* Your instructions *
Arrange the lines of the data from the one containing "How much space" through the one containing "As shown here", inclusive, as a JSON list of strings with one string per line. Leave out blank lines.

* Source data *
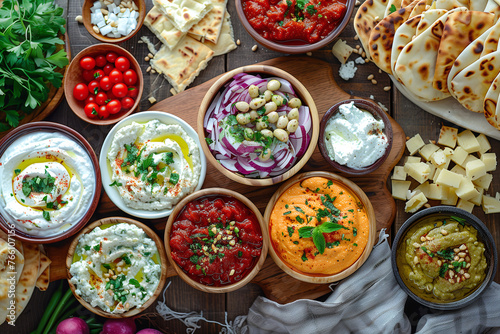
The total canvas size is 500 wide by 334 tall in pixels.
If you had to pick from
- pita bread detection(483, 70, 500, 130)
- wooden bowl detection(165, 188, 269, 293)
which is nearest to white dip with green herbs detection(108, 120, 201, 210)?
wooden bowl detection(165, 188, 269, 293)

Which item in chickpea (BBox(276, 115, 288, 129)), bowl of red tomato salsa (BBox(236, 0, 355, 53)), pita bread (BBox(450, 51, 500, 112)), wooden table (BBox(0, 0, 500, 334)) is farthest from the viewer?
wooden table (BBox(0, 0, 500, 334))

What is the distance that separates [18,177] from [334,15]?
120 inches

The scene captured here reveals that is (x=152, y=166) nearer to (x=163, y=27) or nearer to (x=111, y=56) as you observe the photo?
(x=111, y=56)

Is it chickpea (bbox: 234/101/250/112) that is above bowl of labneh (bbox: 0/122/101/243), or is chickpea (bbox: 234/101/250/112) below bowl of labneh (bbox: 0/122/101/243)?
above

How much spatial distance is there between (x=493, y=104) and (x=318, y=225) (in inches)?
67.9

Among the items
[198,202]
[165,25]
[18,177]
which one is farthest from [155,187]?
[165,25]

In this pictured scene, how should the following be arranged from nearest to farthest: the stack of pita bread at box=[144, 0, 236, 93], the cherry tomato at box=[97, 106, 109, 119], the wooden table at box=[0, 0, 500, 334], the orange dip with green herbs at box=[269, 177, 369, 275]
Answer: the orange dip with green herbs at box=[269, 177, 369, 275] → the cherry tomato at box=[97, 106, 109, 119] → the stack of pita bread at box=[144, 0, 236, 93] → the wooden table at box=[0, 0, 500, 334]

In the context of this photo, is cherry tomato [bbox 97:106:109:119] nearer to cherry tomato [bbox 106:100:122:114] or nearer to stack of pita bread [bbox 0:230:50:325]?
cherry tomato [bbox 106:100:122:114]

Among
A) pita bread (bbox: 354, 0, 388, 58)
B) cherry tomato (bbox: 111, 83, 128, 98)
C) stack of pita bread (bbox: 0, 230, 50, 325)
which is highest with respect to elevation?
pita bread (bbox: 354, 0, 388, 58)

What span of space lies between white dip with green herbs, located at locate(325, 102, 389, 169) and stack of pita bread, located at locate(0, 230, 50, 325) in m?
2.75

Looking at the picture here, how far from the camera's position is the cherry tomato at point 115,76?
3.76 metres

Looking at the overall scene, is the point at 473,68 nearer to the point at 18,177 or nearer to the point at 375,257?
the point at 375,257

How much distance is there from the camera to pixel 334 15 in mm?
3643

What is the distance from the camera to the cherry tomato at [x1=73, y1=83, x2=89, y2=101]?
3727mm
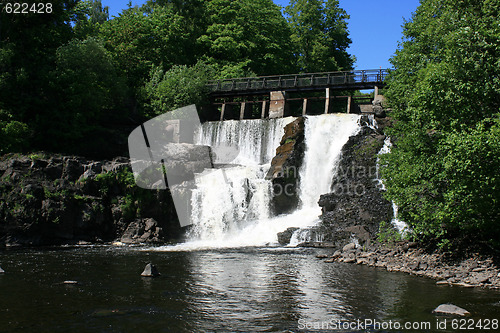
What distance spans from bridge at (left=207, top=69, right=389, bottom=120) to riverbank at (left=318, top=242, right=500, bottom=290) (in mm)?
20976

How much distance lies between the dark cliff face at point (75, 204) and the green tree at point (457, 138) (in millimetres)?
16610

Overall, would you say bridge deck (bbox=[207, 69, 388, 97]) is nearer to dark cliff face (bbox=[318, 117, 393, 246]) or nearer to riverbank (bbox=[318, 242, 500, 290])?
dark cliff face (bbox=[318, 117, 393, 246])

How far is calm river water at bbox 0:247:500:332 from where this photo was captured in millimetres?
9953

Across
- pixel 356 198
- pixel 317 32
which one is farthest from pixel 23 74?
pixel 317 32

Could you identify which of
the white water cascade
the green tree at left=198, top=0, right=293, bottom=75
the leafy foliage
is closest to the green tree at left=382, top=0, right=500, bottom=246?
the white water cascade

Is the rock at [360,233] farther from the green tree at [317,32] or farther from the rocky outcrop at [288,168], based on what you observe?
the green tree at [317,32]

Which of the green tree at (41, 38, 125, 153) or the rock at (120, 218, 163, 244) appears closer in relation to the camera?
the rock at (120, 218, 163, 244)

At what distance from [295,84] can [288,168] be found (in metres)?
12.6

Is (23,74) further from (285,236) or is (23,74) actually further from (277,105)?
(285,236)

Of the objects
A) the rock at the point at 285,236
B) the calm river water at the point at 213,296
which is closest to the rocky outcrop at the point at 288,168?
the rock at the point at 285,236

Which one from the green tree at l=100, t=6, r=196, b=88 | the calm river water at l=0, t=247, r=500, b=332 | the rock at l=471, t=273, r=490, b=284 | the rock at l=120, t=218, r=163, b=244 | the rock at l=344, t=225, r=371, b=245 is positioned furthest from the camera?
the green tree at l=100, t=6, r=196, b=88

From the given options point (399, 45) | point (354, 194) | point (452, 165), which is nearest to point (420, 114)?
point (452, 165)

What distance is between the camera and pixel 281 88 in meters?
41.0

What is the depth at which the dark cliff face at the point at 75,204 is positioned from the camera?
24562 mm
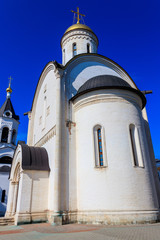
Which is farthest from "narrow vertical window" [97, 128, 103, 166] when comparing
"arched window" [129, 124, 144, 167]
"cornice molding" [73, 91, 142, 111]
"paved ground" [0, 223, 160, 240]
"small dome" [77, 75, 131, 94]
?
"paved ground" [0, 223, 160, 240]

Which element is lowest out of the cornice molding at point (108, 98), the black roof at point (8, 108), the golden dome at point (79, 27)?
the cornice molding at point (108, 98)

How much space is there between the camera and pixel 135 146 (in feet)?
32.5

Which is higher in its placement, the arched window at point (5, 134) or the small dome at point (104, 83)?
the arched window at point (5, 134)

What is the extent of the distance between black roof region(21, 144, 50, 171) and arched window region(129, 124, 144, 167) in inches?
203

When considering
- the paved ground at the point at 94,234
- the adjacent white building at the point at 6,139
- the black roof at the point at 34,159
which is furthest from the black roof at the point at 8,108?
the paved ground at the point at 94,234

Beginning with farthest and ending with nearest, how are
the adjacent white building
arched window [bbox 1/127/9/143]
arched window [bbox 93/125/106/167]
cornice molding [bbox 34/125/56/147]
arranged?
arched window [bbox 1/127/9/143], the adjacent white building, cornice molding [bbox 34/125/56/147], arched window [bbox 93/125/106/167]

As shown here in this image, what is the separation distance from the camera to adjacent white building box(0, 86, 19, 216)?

--

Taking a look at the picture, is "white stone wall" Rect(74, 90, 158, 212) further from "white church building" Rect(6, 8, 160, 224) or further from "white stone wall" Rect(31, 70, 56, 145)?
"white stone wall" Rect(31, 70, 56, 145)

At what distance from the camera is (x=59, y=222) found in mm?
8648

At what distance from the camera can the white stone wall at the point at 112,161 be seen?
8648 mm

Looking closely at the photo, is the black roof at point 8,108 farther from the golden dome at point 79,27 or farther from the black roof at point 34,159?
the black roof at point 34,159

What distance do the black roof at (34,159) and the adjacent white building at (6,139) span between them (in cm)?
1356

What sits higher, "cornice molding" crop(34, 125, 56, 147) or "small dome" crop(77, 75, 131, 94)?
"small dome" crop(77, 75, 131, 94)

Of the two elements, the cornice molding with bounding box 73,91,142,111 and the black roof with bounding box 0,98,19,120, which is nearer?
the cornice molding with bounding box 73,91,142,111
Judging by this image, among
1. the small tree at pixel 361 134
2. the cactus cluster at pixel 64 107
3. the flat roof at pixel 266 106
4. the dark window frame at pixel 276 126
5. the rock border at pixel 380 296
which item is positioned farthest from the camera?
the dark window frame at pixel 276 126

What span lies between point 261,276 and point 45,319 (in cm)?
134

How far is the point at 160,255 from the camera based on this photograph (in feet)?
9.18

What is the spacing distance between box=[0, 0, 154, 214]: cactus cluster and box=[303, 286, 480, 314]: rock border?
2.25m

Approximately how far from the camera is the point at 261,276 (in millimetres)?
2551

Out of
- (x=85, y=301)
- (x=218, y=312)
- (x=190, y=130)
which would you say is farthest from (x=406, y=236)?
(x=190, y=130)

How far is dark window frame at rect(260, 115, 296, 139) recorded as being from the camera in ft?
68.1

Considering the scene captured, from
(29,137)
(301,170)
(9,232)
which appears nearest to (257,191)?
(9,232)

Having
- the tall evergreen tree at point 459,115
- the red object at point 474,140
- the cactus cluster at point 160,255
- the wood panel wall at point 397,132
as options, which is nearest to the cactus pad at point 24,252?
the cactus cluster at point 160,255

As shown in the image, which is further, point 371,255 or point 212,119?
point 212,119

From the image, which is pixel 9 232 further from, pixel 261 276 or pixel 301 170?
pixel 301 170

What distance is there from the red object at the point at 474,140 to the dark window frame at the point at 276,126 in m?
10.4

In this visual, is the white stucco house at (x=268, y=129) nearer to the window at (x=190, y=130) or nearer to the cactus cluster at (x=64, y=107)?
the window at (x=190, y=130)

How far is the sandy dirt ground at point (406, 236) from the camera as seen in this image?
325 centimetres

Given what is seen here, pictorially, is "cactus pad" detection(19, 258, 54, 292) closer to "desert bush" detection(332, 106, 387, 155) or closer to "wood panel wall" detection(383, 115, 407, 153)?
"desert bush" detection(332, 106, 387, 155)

---

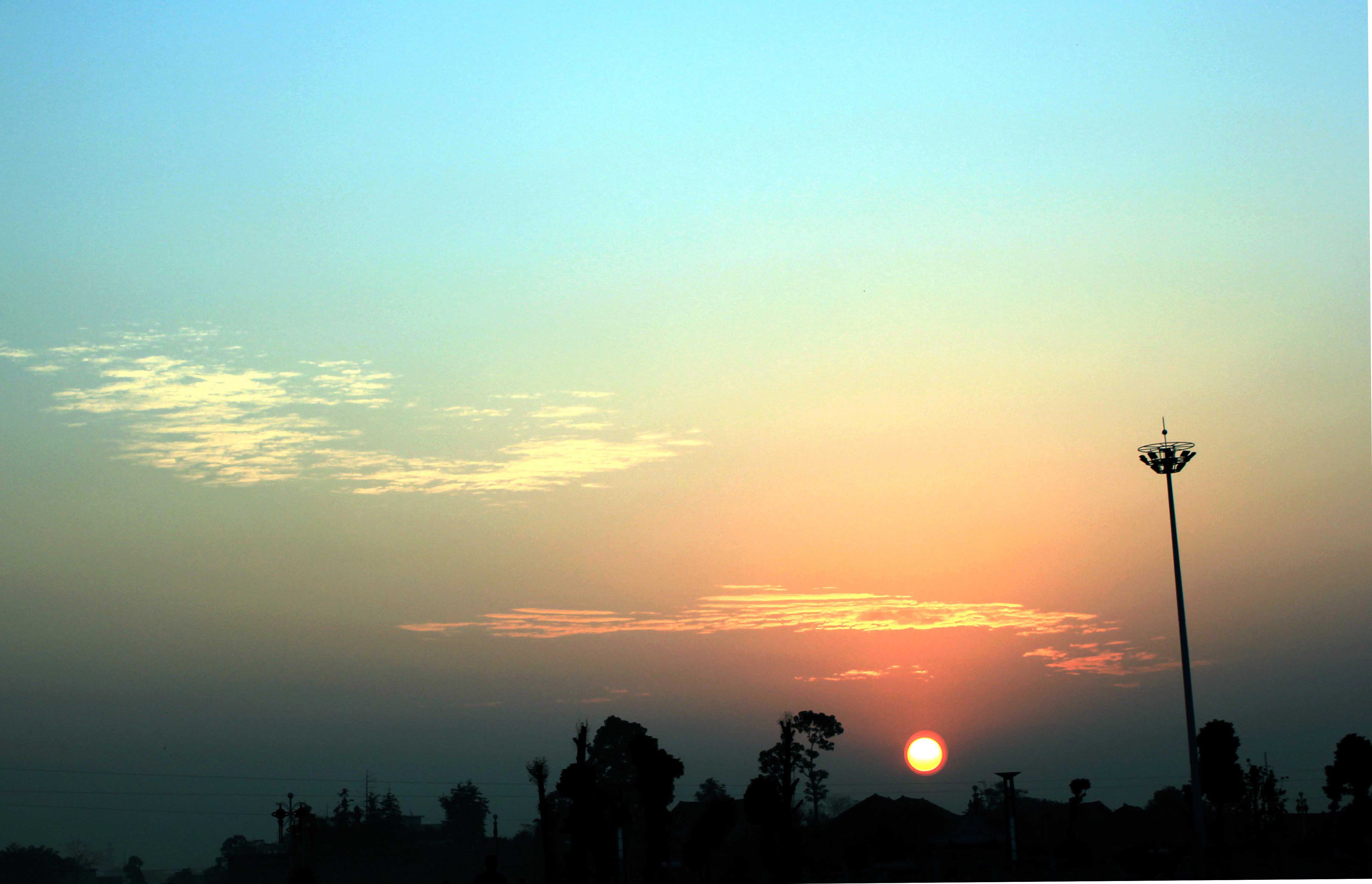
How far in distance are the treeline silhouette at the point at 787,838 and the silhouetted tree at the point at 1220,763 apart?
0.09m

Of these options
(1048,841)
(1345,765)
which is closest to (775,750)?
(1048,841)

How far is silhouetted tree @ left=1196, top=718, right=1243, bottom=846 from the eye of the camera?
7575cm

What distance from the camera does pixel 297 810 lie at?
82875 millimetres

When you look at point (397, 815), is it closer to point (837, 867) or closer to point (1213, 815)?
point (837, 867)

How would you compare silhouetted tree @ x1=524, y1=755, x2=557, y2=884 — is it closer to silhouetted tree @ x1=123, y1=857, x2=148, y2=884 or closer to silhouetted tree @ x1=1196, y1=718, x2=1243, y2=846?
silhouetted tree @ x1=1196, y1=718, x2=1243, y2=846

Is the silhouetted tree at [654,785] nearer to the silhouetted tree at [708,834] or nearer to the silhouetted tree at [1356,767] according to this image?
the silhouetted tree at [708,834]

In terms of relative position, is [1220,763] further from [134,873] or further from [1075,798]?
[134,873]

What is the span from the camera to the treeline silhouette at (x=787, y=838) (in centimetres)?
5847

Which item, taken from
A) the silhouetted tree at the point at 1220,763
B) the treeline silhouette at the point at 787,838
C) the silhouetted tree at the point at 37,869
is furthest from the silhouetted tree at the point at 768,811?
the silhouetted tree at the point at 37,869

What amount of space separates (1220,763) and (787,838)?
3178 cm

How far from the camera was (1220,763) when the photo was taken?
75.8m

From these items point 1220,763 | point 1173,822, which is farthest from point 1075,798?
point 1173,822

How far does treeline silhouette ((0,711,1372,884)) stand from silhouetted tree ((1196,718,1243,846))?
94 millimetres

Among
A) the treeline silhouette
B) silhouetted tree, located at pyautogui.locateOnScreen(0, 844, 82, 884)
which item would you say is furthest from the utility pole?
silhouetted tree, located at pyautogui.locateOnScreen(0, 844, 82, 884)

* Expected answer *
[
  "How much space is there between the camera and pixel 135 146 (in feet)?",
  "32.5",
  "Which is higher in its placement, the arched window at point (5, 134) or the small dome at point (104, 83)?",
  "the arched window at point (5, 134)",
  "What is the extent of the distance between black roof region(21, 144, 50, 171) and arched window region(129, 124, 144, 167) in inches?",
  "203",
  "When considering",
  "- the paved ground at the point at 94,234",
  "- the adjacent white building at the point at 6,139",
  "- the black roof at the point at 34,159",
  "which is furthest from the black roof at the point at 8,108?",
  "the paved ground at the point at 94,234",
  "Beginning with farthest and ending with nearest, how are",
  "the adjacent white building",
  "arched window [bbox 1/127/9/143]",
  "arched window [bbox 93/125/106/167]",
  "cornice molding [bbox 34/125/56/147]",
  "arranged?",
  "arched window [bbox 1/127/9/143], the adjacent white building, cornice molding [bbox 34/125/56/147], arched window [bbox 93/125/106/167]",
  "As shown here in this image, what is the separation distance from the camera to adjacent white building box(0, 86, 19, 216)?"
]